In fact, a negative "reprice" of risk premiums – or just a stock exchange sale – has been the norm for the Fed meeting since Powell took over from former chairman Janet Yellen. Ruskin notes that after all Powell's 10 meetings, the S&P 500 was lower on nine of them. . data and politicians, it would be expected that [dollar] will become stronger against almost all currencies, "Ruskin wrote. The Fed's next rate cut will be the first as it lowers rates to zero in late 2008.

Powell speaks to the press at 2:30 pm ET, after the meeting, and he could use that time to clarify the Fed's message.

"I know he is Mr. Volatility … he tends to generate a lot of volatility," said Ward McCarthy, economist at Jefferies. "Who knows, especially on the heels of Draghi's comment and Trump's tweet. Almost no matter what he does, he'll surprise someone." McCarthy is in a minority of street economists who don't expect the Fed to cut rates this year.

Tuesday, President Mario Draghi of the European Central Bank set a framework for the ECB to say it could buy more assets and even reduce its negative rates. These comments sent German and French dividends to record negative and the US 10-year close to 2%. Draghi was seen as putting pressure on the Fed to be more aggressive over the easing as he widened the gap between US and European prices.

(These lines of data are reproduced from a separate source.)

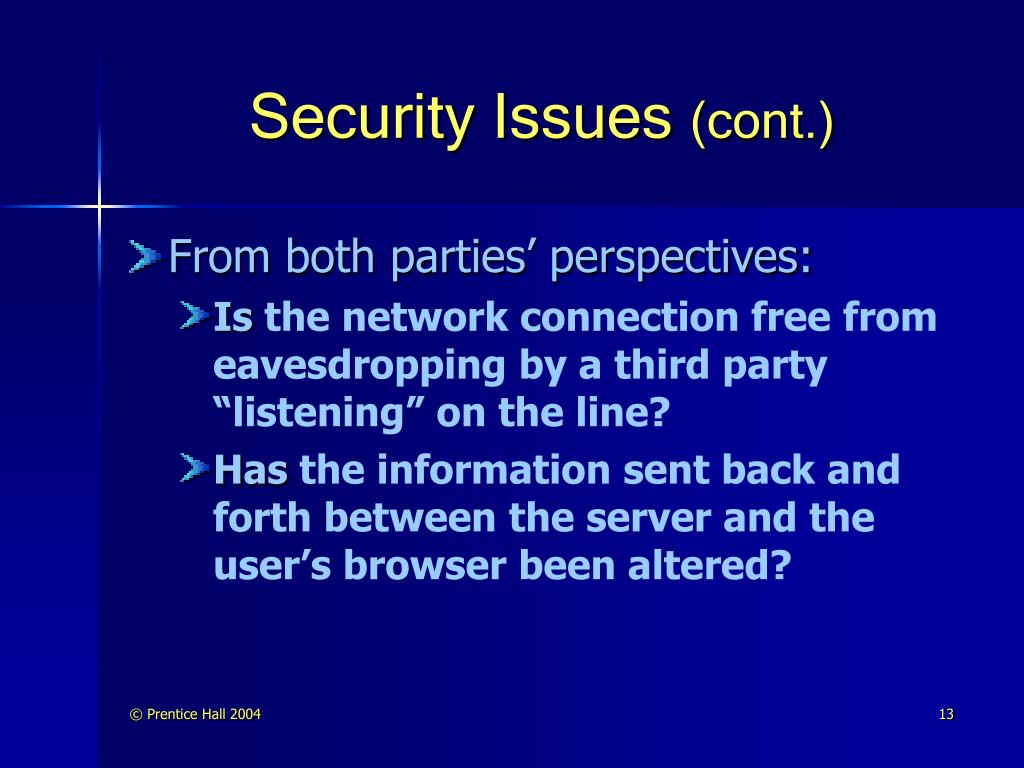 Security Issues (cont.)

From both parties’ perspectives:

Is the network connection free from eavesdropping by a third party “listening” on the line?

Has the information sent back and forth between the server and the user’s browser been altered?

© Prentice Hall 2004

13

In a tweet, Trump criticized the ECB for moving to lighter policy, as it would send the euro lower against the dollar. He also criticized the Fed again on Tuesday not to relax, and when asked if he would break down Powell, he said, "Let's see what he's doing."

McCarthy said the Fed could be very clear that it has options by changing the message at its & # 39; dot plot & # 39; chart, literally a chart it uses to show which individual, but anonymous, Fed officials see as the way of the fed funds rate. The Dot plot shows ever higher rates next year, and McCarthy said it could change.

"The Fed has been trying to get freedom of choice since December 2009. I think they will reach it today but have the dot line. You still have a positive slope. They take that slope out," McCarthy said. "For the most part, it puts the ball in Trump's right because it's trade negotiations that determine things. Trump can get what he wants at lower rates, and that will be because he loses the ball."

Tailored also studied market moves post-Fed meeting and found the string of stock falling after Powell encounters to be a bit unusual.

"Although S & P normally trades higher on Fed Days, S & P has on average been a fall of 0.30% over the past 10 years. Apart from S & P's 1.55% gain on the meeting in January 2019, S & P has fallen by 9 last 10 Fed Days As shown in the chart below, there have been only three other periods during the last 25 years, with the rolling 10-Fed Day average% change for S&P dipped in negative area for several months, as it has recently had – early 2001, early 2006 and early 2014, "Tailored listing."

The company also noted that when Fed & # 39; One step, either raising or lowering the interest rate, decreases the S&P averages in the month following these steps, but it has on average gained 0.9% a month after the meetings where it has not made any price changes. 19659002] "The Fed has left rates unchanged for two consecutive meetings, and the month after each of the last two received S&P 4.17% and 2.97% respectively. A Fed on hold suggests that things go smoothly, and that's just what the market tends to suffer – not too hot or not too cold, "tailor made.